__CONSIGNES__.
1/ D'après le texte sur l'EMDR, qui a découvert dans les années 80 que les mouvements oculaires rapides atténuaient les souvenirs traumatiques ?
2/ Poursuivez le texte sur l'EMDR après sa dernière phrase.

__EXTRAIT DU TEXTE__.
L’EMDR, une nouvelle «turbothérapie»
Mis à jour le 25 septembre 2011
David Servan-Schreiber – Psychologies Magazine – Mai 1999
Confiante, Jennifer suit du regard la baguette du thérapeute qui oscille devant son visage. Elle se concentre sur la sensation d’étouffement dans sa gorge et sa poitrine, pour laquelle elle est venue consulter. Ses yeux roulent rapidement de droite à gauche. C’est leur mouvement naturel au cours du sommeil paradoxal, celui qui met en scène nos rêves et qu’on appelle aussi le sommeil REM (« Rapid Eye Movements « ou mouvements oculaires rapides). Dix secondes plus tard, Jennifer s’enfonce dans le fauteuil comme pour s’y cacher, les mains accrochées aux accoudoirs. Sa respiration s’accélère brutalement et une expression de terreur infantile déforme les traits de son visage. Elle crie : « Va-t-en Papa, va-t-en ! Laisse-moi ! « Ses yeux suivent toujours la baguette. Penchée en avant, elle a un peu de mal à respirer. Encore dix secondes, vingt, trente ! Son cœur doit battre à plus de 150 ! Peut-il soutenir cet effort ? Soudain elle respire mieux. La peur semble s’éloigner. Un sourire s’ébauche sur ses lèvres. Encore cinq secondes et la baguette s’arrête. « Respirez profondément… Et maintenant, dites-moi ce que vous avez observé…
— Mon père s’approchait de moi pour me frapper. J’étais cachée sous le lit et je ne voyais que ses immenses chaussures. Je lui criais de me laisser tranquille. C’était interminable. Puis, tout d’un coup, nous étions ensemble sur un banc, il me parlait, il me faisait rire. Et une pensée m’a traversée : sans doute ne savait-il pas comment nous punir, nous ses enfants. Il ne faisait que répéter les gestes qu’on lui avait appris quand il était petit garçon. Au fond, ça le faisait souffrir autant que nous, autant que moi.
— Et comment vous sentez-vous maintenant ?
— Mieux, même bien. Je n’ai plus cette sensation d’étouffement. C’est fini. Je ne sais pas comment j’ai pu laisser ça empoisonner toute ma vie ! «
L’EMDR (« Eye Movement Desensitization and Reprocessing «) est le traitement le plus controversé depuis la révolution de la psychanalyse et celle, plus récente, des antidépresseurs. Dans les années 80, une étudiante en doctorat à Menlo Park, Francine Shapiro, a découvert que les mouvements oculaires rapides permettaient d’atténuer des souvenirs traumatiques en les remplaçant par des images et des pensées nouvelles. Quinze ans de recherche plus tard, les résultats de l’EMDR pour traiter les troubles post-traumatiques sévères se révèlent supérieurs à ceux des médicaments, et beaucoup plus rapides que les psychothérapies classiques ou comportementales. Névroses de guerre, conséquences d’un viol, d’un séisme ou d’un accident : 80 % des sujets se disent guéris en trois séances. Ensuite, un suivi de quinze mois montre que les effets bénéfiques persistent bien au-delà du traitement.

__EXTRAITS DE LIGNES__.
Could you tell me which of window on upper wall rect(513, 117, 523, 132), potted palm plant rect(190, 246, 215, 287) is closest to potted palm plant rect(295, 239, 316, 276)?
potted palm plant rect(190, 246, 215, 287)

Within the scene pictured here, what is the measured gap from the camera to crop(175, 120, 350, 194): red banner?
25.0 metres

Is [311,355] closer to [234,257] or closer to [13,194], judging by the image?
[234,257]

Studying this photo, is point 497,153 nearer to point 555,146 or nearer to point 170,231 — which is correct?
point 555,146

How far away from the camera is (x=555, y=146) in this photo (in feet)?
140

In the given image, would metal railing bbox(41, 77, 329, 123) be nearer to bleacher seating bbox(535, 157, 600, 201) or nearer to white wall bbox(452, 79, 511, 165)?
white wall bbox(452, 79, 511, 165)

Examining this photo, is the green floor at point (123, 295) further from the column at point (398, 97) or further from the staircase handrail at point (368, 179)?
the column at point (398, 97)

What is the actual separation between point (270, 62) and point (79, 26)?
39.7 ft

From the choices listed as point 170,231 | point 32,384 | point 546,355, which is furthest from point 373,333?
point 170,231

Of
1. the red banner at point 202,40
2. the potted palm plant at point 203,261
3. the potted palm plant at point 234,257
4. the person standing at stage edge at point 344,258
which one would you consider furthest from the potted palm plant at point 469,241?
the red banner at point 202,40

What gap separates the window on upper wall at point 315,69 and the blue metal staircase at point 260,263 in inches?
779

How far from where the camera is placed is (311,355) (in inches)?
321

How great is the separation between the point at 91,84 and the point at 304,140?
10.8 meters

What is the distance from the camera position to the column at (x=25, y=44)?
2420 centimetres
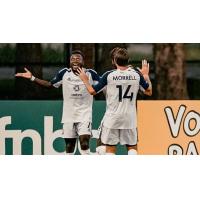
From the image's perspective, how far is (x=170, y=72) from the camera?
6957mm

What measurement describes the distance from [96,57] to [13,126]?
4.15 ft

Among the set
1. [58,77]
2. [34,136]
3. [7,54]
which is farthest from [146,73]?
[7,54]

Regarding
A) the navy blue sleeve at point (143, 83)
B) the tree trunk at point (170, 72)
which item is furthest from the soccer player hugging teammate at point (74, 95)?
the tree trunk at point (170, 72)

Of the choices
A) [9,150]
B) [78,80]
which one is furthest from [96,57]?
[9,150]

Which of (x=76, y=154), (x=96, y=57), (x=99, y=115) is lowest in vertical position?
(x=76, y=154)

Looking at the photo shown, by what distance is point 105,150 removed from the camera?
22.9 ft

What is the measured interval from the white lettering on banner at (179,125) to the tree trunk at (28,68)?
60.6 inches

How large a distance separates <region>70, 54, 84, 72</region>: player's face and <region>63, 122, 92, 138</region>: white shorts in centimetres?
64

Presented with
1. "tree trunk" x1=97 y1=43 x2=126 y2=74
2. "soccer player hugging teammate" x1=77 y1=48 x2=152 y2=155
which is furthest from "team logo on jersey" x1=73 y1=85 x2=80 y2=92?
"tree trunk" x1=97 y1=43 x2=126 y2=74

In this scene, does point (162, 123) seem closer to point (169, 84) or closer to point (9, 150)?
point (169, 84)

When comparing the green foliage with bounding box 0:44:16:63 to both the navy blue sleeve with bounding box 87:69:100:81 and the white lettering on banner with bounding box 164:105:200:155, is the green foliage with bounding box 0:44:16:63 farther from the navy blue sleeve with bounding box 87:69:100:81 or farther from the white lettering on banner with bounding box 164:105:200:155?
the white lettering on banner with bounding box 164:105:200:155

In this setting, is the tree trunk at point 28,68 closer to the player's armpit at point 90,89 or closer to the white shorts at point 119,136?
the player's armpit at point 90,89

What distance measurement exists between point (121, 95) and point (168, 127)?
665 millimetres

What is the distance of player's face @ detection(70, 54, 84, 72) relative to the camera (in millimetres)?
6952
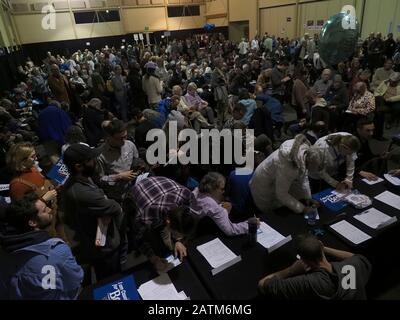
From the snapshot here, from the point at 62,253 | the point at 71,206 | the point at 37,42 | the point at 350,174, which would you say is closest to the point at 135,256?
the point at 71,206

__CORRIGÉ__.
1/ Francine Shapiro, une étudiante en doctorat à Menlo Park.

2/
Comment est-ce possible ? Les traumatismes violents créent des souvenirs dits « anormaux « (des images, des sons ou des sensations corporelles) que le cerveau a du mal à assimiler. Codés sous une forme sensorielle plutôt que cognitive, ils peuvent être réactivés à tout moment. Ils sont souvent sans mots qui permettraient de replacer l’événement dans des dimensions humaines, avec un passé et un futur. En synchronisant l’activité des deux hémisphères cérébraux – aires sensorielles et cognitives –, les mouvements oculaires rapides permettraient de reconnecter les émotions primaires du traumatisme (le « souvenir photographique «) avec la sagesse de la pensée et du langage. En facilitant ce contact, l’EMDR s’apparenterait à une forme accélérée de la « cure par la parole «. Une sorte de « turbothérapie «, avènement – enfin ! – des prophéties de Pierre Janet et Sigmund Freud. Ils avaient, les premiers, reconnu l’origine traumatique de nombreux symptômes psychiatriques, et réfléchi à leur empreinte neurologique. Freud aurait aimé. Si les rêves sont « la voie royale de l’inconscient «, quoi de plus naturel que de trouver dans leur physiologie les clés de la transformation ?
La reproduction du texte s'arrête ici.